◆ Your task:
List every line of the records that contains the string "instances".

◆ The data:
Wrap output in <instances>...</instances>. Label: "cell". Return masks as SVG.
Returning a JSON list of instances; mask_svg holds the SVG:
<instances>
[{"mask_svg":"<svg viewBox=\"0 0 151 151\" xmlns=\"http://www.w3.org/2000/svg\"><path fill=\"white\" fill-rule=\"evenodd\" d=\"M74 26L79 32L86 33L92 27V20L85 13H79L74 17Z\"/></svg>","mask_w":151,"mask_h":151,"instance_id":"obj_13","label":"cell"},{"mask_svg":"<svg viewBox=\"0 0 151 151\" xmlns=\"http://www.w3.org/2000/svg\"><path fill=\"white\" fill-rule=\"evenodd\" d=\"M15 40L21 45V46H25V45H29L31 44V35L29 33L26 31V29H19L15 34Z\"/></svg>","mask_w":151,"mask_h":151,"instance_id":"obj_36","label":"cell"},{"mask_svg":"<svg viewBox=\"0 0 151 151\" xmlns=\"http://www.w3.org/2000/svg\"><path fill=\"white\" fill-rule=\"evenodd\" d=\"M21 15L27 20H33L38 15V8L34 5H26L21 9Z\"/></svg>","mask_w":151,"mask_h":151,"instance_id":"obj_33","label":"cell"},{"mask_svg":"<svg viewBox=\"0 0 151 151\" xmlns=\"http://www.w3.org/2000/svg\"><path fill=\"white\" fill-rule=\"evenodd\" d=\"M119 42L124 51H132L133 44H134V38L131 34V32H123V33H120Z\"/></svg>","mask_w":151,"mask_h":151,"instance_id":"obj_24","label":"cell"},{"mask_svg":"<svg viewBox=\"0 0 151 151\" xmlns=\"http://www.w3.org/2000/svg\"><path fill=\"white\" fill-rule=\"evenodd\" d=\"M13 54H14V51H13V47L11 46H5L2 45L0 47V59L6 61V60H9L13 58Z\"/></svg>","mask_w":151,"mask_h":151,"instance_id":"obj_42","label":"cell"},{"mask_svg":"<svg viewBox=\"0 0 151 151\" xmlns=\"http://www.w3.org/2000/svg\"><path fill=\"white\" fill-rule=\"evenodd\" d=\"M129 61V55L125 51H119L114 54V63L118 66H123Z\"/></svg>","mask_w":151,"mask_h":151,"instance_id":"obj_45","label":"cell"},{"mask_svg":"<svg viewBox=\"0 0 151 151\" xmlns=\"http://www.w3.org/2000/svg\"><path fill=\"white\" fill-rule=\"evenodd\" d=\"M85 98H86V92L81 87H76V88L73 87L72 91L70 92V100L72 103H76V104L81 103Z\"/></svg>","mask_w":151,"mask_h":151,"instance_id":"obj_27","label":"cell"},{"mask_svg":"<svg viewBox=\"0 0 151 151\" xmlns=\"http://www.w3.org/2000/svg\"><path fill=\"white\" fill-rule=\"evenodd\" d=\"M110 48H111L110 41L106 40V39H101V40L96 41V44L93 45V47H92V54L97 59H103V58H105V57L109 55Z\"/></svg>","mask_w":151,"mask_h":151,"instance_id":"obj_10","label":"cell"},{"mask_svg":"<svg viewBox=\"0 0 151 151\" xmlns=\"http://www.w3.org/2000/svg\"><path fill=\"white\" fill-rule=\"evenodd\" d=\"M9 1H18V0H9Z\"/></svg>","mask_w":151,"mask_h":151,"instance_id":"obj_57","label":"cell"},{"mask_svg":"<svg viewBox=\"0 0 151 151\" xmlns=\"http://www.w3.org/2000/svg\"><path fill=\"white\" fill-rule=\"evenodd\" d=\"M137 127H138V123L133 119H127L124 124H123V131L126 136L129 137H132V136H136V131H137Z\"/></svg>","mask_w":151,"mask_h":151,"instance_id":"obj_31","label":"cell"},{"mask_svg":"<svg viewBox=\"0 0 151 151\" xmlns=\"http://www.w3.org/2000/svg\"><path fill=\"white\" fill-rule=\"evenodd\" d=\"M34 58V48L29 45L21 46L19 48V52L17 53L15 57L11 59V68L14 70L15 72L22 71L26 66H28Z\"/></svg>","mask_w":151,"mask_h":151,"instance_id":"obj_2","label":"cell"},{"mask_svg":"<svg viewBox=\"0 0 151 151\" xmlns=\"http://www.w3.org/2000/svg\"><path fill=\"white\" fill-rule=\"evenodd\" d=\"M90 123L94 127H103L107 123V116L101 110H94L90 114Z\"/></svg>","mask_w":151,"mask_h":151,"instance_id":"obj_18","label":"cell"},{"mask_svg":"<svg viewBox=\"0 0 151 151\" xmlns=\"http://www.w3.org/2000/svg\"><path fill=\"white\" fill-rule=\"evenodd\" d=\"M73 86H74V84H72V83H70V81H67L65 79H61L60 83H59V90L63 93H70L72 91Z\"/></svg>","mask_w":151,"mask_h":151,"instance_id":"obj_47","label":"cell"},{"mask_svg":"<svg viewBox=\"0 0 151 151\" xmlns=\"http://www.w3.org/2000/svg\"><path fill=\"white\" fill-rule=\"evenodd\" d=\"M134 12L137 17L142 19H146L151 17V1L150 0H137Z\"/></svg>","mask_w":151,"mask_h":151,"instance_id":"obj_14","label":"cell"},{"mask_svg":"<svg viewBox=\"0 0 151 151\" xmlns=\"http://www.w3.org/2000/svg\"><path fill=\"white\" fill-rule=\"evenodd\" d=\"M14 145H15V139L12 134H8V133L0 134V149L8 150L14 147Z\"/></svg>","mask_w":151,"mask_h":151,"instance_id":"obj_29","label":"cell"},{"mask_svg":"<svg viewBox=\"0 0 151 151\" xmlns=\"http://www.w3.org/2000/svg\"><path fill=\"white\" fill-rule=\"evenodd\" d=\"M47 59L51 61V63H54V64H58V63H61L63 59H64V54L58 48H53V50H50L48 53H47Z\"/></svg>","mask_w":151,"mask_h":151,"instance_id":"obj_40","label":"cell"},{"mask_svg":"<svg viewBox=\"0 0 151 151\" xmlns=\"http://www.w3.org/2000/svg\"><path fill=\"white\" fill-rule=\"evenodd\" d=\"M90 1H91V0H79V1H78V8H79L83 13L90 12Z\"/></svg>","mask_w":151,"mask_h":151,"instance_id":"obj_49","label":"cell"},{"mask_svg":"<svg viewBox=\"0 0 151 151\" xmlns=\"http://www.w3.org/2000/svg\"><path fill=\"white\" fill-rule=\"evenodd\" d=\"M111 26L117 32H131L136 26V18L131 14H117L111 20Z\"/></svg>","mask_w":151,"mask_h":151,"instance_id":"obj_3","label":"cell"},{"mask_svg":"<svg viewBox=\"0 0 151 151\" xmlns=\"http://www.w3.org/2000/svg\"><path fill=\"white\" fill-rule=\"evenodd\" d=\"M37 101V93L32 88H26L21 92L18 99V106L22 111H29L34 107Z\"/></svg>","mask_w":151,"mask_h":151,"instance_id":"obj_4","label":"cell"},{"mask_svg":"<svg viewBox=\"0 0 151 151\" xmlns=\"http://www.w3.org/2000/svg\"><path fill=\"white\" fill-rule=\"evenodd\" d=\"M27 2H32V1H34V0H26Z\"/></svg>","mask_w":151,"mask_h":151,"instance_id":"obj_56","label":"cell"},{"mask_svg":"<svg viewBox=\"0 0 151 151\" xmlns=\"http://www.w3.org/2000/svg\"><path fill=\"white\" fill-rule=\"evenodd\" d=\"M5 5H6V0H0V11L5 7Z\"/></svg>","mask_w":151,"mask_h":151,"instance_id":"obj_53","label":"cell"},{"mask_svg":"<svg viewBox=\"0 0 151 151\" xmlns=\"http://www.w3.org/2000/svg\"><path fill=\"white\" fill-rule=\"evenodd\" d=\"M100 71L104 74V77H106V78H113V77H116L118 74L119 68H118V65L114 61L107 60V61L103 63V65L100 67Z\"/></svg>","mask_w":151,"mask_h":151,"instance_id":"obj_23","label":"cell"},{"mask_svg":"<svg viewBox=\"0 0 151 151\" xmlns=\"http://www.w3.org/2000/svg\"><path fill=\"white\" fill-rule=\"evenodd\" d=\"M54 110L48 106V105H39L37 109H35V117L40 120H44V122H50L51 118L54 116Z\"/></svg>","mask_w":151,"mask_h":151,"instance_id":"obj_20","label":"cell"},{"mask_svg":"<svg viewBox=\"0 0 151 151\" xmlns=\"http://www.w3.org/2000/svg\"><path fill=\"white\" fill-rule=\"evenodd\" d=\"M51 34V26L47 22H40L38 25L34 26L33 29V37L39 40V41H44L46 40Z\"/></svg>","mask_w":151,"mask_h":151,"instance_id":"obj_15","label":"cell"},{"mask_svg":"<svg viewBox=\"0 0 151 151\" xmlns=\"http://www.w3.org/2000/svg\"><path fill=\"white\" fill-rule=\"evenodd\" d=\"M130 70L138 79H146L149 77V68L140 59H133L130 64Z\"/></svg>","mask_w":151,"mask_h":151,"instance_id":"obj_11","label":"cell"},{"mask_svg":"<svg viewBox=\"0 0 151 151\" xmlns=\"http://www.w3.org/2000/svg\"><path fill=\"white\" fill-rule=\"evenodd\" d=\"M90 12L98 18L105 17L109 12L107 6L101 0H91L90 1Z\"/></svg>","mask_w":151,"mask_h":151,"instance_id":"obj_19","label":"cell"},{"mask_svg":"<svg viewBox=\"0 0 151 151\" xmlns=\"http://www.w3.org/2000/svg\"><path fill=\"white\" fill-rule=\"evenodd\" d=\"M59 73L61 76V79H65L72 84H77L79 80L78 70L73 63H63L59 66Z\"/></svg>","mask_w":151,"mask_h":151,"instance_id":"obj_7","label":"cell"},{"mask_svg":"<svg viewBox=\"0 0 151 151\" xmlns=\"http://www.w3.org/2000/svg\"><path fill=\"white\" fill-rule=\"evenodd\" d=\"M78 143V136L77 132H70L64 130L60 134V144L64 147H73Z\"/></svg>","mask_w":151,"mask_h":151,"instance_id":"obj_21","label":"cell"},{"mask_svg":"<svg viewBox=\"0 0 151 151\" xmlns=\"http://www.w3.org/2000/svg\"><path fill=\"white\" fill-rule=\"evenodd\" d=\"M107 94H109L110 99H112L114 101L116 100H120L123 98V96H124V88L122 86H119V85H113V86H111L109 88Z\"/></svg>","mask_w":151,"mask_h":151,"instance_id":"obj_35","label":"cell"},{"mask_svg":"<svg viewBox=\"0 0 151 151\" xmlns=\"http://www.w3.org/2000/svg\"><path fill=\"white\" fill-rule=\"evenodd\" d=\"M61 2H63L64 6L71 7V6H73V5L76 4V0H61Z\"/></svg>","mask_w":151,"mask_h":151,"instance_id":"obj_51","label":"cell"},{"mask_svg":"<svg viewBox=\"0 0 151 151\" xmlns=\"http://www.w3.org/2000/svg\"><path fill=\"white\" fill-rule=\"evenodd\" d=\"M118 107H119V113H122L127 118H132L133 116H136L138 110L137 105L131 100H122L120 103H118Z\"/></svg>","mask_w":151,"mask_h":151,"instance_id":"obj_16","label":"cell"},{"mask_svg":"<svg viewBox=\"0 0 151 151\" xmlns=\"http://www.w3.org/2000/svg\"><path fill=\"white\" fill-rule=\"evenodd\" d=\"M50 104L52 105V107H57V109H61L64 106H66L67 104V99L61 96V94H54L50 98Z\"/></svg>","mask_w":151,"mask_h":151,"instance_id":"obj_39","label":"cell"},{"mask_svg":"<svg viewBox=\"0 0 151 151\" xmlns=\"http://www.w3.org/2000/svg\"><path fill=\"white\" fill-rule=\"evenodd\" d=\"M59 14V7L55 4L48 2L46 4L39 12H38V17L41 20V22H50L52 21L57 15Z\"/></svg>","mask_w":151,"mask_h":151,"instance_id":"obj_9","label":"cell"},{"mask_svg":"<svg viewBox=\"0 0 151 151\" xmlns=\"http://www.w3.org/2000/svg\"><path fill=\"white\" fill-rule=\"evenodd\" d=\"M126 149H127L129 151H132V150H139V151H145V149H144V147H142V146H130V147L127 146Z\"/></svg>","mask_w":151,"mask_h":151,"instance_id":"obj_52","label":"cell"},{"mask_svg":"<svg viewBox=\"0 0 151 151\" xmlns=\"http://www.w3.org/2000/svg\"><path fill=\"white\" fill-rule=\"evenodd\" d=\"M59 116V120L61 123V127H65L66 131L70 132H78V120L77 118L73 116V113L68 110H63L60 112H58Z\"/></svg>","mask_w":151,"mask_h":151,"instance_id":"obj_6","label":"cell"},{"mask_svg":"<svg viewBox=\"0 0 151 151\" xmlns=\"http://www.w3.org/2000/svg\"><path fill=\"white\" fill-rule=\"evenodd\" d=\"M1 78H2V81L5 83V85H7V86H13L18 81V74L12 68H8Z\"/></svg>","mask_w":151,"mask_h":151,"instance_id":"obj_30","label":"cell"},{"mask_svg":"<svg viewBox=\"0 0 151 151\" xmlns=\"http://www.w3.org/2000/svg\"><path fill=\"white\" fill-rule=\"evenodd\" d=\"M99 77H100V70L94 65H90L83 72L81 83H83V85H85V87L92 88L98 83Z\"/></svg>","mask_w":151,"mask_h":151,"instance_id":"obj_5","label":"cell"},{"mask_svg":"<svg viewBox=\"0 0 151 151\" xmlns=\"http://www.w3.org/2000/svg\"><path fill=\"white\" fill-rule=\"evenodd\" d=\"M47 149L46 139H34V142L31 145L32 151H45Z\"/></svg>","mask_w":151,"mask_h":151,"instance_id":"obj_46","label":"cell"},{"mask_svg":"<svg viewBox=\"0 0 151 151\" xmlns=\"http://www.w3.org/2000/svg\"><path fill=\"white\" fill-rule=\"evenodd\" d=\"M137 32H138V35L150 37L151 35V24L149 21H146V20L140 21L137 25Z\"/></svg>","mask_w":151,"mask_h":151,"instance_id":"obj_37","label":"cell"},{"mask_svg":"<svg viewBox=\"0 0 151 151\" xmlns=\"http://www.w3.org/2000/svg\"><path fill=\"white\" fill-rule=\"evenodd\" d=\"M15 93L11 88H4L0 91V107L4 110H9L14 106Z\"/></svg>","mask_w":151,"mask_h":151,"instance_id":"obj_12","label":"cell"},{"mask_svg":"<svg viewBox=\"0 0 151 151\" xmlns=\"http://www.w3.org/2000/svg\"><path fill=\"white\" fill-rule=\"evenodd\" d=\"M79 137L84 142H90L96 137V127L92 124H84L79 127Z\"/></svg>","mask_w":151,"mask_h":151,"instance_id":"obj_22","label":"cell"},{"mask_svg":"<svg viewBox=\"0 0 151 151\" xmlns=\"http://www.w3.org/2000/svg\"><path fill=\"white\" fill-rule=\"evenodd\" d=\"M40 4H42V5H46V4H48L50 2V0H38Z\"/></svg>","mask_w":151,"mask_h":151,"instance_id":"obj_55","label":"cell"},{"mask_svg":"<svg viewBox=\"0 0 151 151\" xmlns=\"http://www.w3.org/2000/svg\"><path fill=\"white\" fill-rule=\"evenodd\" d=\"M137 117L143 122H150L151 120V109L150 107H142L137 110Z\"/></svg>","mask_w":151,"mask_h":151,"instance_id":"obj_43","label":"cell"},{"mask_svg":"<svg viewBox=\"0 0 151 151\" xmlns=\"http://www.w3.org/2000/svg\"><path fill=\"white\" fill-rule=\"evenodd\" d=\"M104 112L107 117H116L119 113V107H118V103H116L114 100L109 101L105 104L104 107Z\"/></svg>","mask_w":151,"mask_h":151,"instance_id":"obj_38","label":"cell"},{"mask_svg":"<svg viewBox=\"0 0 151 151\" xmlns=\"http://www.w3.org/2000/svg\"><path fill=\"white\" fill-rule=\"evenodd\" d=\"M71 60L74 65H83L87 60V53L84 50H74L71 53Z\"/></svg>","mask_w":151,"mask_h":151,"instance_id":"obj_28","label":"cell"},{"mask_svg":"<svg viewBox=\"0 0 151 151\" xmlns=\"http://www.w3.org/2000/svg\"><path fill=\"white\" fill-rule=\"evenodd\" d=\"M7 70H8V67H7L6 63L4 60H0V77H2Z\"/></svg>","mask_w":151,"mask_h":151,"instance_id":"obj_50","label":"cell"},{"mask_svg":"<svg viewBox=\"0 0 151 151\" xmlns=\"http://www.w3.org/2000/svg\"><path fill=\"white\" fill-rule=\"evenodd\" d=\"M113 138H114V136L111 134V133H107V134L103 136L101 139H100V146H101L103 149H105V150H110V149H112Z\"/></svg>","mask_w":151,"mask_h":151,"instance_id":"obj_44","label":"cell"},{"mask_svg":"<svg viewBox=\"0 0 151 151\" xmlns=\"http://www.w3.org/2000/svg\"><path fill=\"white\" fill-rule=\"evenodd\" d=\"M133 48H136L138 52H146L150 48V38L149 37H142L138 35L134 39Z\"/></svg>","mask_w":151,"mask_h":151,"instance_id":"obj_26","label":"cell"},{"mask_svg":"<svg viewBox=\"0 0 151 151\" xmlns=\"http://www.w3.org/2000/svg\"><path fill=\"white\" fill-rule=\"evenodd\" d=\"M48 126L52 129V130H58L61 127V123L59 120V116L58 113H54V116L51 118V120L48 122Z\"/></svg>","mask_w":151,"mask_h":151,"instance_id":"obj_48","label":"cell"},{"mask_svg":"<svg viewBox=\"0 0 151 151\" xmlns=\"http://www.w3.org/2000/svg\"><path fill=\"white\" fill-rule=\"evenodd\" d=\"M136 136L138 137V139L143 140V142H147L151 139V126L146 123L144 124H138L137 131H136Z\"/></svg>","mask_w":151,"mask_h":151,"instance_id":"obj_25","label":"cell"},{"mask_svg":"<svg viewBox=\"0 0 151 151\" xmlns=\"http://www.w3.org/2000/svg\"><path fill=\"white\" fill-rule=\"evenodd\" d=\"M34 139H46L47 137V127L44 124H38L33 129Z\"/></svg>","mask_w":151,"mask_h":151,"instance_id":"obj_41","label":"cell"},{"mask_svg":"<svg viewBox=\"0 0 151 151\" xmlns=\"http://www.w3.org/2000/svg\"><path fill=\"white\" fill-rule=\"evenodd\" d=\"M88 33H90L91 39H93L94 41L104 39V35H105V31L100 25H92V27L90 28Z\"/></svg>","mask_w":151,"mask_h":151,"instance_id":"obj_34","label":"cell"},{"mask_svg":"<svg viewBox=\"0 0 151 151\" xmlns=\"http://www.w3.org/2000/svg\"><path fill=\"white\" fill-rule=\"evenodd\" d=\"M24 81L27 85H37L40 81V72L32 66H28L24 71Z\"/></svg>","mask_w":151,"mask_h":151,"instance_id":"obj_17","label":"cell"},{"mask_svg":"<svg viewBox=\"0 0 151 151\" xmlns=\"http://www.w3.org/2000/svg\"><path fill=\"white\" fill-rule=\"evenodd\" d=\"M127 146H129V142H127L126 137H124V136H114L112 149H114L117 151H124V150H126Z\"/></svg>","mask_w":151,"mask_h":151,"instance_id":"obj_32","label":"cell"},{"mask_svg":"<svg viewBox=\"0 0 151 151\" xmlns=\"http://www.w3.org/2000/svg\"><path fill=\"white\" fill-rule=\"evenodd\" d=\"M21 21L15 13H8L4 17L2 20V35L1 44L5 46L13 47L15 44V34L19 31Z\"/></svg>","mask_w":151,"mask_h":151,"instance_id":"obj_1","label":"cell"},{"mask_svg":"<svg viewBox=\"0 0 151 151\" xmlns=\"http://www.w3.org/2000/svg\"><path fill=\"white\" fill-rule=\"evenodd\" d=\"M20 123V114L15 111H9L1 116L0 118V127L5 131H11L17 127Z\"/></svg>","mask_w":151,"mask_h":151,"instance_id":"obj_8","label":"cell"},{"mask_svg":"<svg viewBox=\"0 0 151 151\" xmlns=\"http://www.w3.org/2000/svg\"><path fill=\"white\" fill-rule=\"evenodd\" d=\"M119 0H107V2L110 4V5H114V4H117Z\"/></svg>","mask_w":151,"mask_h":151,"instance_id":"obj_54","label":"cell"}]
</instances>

◆ Solution for this task:
Wrap output in <instances>...</instances>. Label: "cell". Return masks as SVG.
Returning a JSON list of instances; mask_svg holds the SVG:
<instances>
</instances>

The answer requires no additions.